The logo should be memorable 

A good logo design will have a better and easy brand recall. People will recognize the charity instantly when they encounter the logo for the second time. A simple logo sticks to the mind and creates a better brand recall. If people cannot recognize or remember, then it means that the logo design is too complex.  

The Amnesty International organization has a simple yet great-looking design that has stood the test of time. The logo, which depicts the candle wrapped by barbed wire, symbolizes the efforts towards the free expression of humans under oppression. 

Create a distinct brand personality 

Brand personality is a consistent trait adopted by a company or organization that allows itself to distinguish from others to the audience. It is something that is the first step towards brand recall. The tagline of a few words are what define the personality. It is essential to ensure that the brand personality aligns with the color and the typography of the logo and messages. 

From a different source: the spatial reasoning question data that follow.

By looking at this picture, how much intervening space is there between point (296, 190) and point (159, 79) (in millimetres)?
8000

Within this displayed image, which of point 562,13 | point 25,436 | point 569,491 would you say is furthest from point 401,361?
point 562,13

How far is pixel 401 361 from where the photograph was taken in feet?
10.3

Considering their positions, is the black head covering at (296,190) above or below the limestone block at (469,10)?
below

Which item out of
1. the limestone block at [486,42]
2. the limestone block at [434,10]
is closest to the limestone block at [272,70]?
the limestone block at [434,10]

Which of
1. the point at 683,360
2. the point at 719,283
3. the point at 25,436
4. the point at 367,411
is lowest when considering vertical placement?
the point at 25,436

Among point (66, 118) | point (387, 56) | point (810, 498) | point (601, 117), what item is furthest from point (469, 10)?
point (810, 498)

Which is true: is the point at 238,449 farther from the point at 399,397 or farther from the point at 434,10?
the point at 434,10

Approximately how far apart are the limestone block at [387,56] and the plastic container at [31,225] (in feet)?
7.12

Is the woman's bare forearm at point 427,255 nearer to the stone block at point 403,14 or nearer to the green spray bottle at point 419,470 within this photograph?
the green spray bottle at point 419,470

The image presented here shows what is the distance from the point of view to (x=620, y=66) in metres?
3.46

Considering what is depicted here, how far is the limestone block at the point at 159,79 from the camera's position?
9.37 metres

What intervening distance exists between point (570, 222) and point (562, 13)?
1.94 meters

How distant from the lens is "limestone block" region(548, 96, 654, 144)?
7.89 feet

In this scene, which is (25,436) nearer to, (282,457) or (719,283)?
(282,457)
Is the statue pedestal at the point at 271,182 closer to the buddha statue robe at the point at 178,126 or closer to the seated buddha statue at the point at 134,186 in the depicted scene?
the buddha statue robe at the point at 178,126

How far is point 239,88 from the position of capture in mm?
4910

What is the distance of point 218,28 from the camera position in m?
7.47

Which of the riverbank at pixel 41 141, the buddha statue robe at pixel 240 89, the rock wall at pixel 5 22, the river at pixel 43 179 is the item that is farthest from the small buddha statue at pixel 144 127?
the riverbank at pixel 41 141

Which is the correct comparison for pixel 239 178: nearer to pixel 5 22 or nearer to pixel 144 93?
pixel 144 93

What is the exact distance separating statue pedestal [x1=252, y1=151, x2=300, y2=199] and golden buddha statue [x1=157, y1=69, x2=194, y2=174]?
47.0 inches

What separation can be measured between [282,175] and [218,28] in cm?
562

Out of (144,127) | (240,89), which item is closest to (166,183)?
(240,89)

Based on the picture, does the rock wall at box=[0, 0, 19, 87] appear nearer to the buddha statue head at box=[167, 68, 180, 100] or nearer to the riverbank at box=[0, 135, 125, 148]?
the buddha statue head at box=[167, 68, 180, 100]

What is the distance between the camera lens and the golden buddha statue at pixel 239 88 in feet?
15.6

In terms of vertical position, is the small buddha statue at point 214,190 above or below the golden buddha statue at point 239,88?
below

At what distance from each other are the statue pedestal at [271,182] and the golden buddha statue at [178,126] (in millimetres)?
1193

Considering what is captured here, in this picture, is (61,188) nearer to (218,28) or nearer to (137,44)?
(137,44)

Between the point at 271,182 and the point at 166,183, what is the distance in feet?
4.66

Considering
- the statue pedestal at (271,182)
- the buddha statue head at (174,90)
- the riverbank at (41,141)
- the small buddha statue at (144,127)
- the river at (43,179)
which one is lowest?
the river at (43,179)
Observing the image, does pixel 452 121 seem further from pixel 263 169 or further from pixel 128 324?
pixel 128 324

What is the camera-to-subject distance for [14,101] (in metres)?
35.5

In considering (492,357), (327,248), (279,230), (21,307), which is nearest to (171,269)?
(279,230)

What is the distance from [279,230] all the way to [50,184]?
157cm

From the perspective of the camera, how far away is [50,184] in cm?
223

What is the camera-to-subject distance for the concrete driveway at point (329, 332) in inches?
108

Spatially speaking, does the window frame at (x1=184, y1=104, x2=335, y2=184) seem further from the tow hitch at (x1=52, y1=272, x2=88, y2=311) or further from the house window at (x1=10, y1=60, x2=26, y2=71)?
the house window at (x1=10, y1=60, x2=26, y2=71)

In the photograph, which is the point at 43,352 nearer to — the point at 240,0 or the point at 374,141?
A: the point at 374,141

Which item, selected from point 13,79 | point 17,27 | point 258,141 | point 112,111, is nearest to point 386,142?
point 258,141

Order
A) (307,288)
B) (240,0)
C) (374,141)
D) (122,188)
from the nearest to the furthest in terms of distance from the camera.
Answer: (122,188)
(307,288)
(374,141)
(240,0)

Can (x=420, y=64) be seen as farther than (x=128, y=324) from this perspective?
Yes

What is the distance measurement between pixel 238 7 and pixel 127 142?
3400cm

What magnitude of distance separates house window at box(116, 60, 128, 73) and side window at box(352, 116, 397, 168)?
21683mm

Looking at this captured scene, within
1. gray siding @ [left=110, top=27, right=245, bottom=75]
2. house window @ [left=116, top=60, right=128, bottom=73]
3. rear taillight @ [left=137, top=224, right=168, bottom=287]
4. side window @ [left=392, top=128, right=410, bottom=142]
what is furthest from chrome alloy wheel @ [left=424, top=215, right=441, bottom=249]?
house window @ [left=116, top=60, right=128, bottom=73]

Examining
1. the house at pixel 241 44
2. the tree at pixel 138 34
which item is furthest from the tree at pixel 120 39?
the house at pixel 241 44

Charities like Feeding America and Conservation International do it quite well. It is significant to avoid cliche images or words that are used commonly in the field of charities. For example, using hands for trees or environmental causes is overused and does not stand out anymore.

Timeless design for logos

Corporations hire designers who follow the latest trends and design logos accordingly.  Businesses, over time, keep on changing their logos and color backgrounds for rebranding purposes when they get the feeling of being outdated and find a need for refreshing the image.  

For charities, rebranding is not an option and certainly not when it comes to incurring additional expenses. In this sector, the reverse approach works. One should go for a timeless design. By picking classical colors, geometry, and taglines, the design remains relevant. One of the most recognizable logos globally is the World Wide Fund for Nature (WWF). It may be surprising for many that the WWF logo has been in use since 1966. The black and white panda logo and using negative spaces creatively are perfect examples of simple and timeless design.

These are a few things to keep in mind when creating a logo design for a charity. To summarize once more, the logo design should: 

  • Reflect the charity purpose
  • Have brand recall
  • The brand personality should match with images, color, typography, and relevant taglines
  • Aim for a timeless design

Resources for charity branding 

For self-designing logos, there are many free and paid tools available. One can also get a logo designed by a professional designer at minimal costs. Many student designers can work for free as it gives them credible work experience for their portfolios. For example, a graphic design student may create your logo for free or for a small fee.

Researching also helps as one can get someone who can design logos for free. Some designer agencies have services where they create logos for charity for free.


Ultimately, leadership within a charity are best positioned to decide what logo design and taglines are best-suited for the organization. Once the message and the image are decided, one can look around at other logos used by other non-profit organizations and see the elements they have used to make their message stand out and symbolically portray their cause. The choice of colors is critical: black and white logos will look significantly different than colorful logos. It is as simple as that!